I casi di Stellantis e di Smart Paper rappresentano esempi emblematici di come le difficoltà industriali possano produrre effetti di lungo periodo sul territorio, alimentando insicurezza occupazionale e riducendo la capacità di programmazione delle famiglie.
A queste si aggiungono le preoccupazioni che riguardano altre realtà produttive e occupazionali della regione, dal settore dei servizi alle aziende che negli ultimi anni hanno attraversato fasi di crisi, riorganizzazione o ridimensionamento.
Quando manca la certezza del lavoro, aumentano le difficoltà ad affrontare mutui, prestiti e spese quotidiane. Il rischio è quello di una spirale che vede crescere il ricorso al credito proprio mentre si indeboliscono le prospettive reddituali.
Per questo la Confsal Basilicata ritiene indispensabile un confronto permanente tra Governo, Regione, imprese e parti sociali.
È necessario costruire una strategia industriale che garantisca occupazione stabile, investimenti e prospettive di sviluppo durature.
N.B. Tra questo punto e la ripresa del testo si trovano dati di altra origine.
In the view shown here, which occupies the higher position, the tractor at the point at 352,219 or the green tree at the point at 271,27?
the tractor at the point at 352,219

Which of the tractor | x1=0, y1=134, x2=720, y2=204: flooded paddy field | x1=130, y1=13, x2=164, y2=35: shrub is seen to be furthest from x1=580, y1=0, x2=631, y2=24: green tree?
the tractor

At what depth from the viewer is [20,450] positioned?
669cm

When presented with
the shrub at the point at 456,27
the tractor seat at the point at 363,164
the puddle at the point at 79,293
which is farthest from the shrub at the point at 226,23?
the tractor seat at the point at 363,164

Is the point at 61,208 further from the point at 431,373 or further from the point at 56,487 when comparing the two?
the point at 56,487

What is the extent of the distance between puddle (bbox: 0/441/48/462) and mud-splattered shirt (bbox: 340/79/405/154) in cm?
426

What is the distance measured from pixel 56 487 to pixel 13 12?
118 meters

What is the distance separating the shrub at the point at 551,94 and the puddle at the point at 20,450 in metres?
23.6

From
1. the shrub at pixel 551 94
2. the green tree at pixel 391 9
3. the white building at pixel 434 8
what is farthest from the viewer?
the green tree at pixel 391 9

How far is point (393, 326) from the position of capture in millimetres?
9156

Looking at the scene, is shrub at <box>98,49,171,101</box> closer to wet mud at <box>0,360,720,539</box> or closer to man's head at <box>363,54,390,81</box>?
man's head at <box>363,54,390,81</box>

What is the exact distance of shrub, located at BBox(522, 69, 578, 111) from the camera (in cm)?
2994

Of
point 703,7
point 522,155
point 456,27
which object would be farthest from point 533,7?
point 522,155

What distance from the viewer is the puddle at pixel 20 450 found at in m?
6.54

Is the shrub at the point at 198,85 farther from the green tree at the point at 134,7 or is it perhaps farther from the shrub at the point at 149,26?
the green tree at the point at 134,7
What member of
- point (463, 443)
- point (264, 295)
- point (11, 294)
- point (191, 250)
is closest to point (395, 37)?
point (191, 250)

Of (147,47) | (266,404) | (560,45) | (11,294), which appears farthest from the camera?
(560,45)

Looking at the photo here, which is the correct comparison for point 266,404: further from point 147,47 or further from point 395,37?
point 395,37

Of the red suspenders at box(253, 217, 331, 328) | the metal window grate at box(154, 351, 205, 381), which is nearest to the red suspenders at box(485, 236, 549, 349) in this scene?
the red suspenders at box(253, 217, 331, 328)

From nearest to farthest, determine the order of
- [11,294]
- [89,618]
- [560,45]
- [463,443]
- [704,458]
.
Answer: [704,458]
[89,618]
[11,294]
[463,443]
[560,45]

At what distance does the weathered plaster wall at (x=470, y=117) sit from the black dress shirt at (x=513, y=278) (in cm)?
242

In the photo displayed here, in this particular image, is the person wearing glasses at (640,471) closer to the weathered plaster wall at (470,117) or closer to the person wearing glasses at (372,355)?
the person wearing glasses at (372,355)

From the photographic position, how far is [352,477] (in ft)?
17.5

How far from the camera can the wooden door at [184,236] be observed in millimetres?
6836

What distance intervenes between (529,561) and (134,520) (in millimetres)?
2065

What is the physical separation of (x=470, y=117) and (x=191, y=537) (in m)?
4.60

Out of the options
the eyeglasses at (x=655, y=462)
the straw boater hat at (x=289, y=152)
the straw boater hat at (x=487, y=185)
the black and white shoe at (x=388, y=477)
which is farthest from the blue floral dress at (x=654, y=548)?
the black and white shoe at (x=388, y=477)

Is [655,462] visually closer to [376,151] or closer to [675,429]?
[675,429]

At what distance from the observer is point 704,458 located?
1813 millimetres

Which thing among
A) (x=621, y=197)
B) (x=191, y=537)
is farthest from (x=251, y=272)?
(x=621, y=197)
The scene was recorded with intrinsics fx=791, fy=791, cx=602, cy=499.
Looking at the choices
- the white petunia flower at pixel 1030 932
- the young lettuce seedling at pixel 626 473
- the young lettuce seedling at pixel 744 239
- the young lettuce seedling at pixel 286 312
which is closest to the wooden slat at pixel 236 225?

Non bastano interventi emergenziali o annunci periodici: servono scelte concrete capaci di restituire fiducia ai lavoratori e alle famiglie lucane.
La tenuta sociale della Basilicata passa dalla qualità del lavoro, dalla difesa dell’apparato produttivo e dalla capacità di offrire certezze a chi ogni giorno contribuisce con il proprio impegno alla crescita della nostra regione”.